Türk insanı olarak hep korkutularak ya da korkularla yaşamaya mahkûm edilmişizdir.

Daha dünyaya gözümüzü açtığımızdan itibaren öcüler ve böcülerle korkutulmaya başlarız.

Biraz büyüyünce inler, cinler ve perilerle korkutuluruz.

Derken büyürüz başka korkular kafamıza sokulmaya başlar.

Hâlbuki atalarımız şöyle demiştir. Çocukları terbiye ederken korkutarak değil bilgilendirerek ve kendine güven sağlayarak terbiye edin.

Korkutularak ve döverek yetiştirilen çocuklar yarın düşmanla ve hayatla mücadelesinde hep korkak davranışlarda bulunur ve başarısız olur.

Fakat her nedense korkular Türk halkının yakasını bir türlü bırakmaz ya da bıraktırılmak istenmez.

Yeni bir açılım mı gündeme geldi.
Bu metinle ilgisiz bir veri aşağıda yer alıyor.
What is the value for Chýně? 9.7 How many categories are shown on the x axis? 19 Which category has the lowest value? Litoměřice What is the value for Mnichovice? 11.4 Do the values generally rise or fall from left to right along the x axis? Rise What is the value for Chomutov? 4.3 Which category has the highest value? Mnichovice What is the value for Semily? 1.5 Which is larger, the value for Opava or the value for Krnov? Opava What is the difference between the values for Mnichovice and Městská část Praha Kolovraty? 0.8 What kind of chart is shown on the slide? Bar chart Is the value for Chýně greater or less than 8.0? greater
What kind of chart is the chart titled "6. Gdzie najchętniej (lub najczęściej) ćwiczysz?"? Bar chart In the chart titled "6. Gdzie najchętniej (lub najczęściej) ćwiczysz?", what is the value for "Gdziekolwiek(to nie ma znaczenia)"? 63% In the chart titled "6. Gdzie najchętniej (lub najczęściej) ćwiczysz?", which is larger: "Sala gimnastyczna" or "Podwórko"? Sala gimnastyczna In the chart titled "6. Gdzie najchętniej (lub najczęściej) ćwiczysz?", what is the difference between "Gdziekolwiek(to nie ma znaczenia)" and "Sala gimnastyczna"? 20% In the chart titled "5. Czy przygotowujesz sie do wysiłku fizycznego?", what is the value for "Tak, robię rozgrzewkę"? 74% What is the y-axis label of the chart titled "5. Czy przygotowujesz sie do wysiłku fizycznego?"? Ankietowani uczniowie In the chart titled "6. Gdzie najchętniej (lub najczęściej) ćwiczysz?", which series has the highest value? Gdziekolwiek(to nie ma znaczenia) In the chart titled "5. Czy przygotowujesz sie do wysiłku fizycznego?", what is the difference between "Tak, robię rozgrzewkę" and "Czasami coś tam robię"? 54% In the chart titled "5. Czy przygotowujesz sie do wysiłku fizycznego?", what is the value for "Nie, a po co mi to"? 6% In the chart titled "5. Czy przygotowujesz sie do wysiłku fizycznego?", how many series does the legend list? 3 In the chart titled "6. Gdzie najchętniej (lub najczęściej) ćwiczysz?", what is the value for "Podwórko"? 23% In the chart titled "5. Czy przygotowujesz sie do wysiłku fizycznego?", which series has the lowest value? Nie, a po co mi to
Hemen karşısına korkuları ifade eden argümanlar ortaya atılır.

Yeni bir fikir mi söylendi hemen bu fikrin ne kadar tehlikeli olduğuna ait dayanaklar bulunmaya çalışılır.

Ne yazık ki söylenenlerden faydalanma cihetine gidilmez.

Çünkü insanlara korkularla inandırılanların, yanlış ya da eksik olmasının ortaya çıkmasından korkulur.

Yeni bir yeniliğin gelmesi demek eskinin pabucunun dama atılması anlamına gelir.

Kendi çıkarlarını yanlış da olsa korkular üzerine kuran çıkar çevrelerinin, çıkar dengelerinin bozulacağından dolayı yanlışın devamında ısrar etmeleri boşuna değildir.

Çıkarları bozulacak olanlar hep kaybedecekleri korkusu içinde yaşarlar.

Eleştirilmekten korkarlar, düşünce üretiminden korkarlar, yeni açılımlardan korkarlar.  

Korkacaklardır çünkü yeni yeni düşünceler var olan yamuklulukların farkına varılmasını sağlayacaktır.

 Korkulardan beslenenler, korkuların ortadan kalkmasıyla kendilerinin değersizleşeceklerinden endişelidirler.

Korkulardan beslenenler, ellerindeki olanakların yok olacağını ve bir daha bu olanaklara kavuşamayacaklarından korkmaktadırlar.

Korku salarak ayakta durmaya çalışanların en büyük korkuları, düşünen insanların çoğalması, üretenlerin çoğalması, kaybetmekten korkmayanların çoğalmasıdır.

Korkuyla yaşatmak isteyenler, her zaman demoklesin kılıcı gibi bir korkuluk icat edip çıkarlarını sürdürmeye devam etmektedirler.

Halkımızı da uzun zamandır korkularla terbiye etmeye alıştıklarından bunu ilelebet sürdürmek istemektedirler.

Aslında korkudan beslenenler en çok korkularla yaşayanlardır.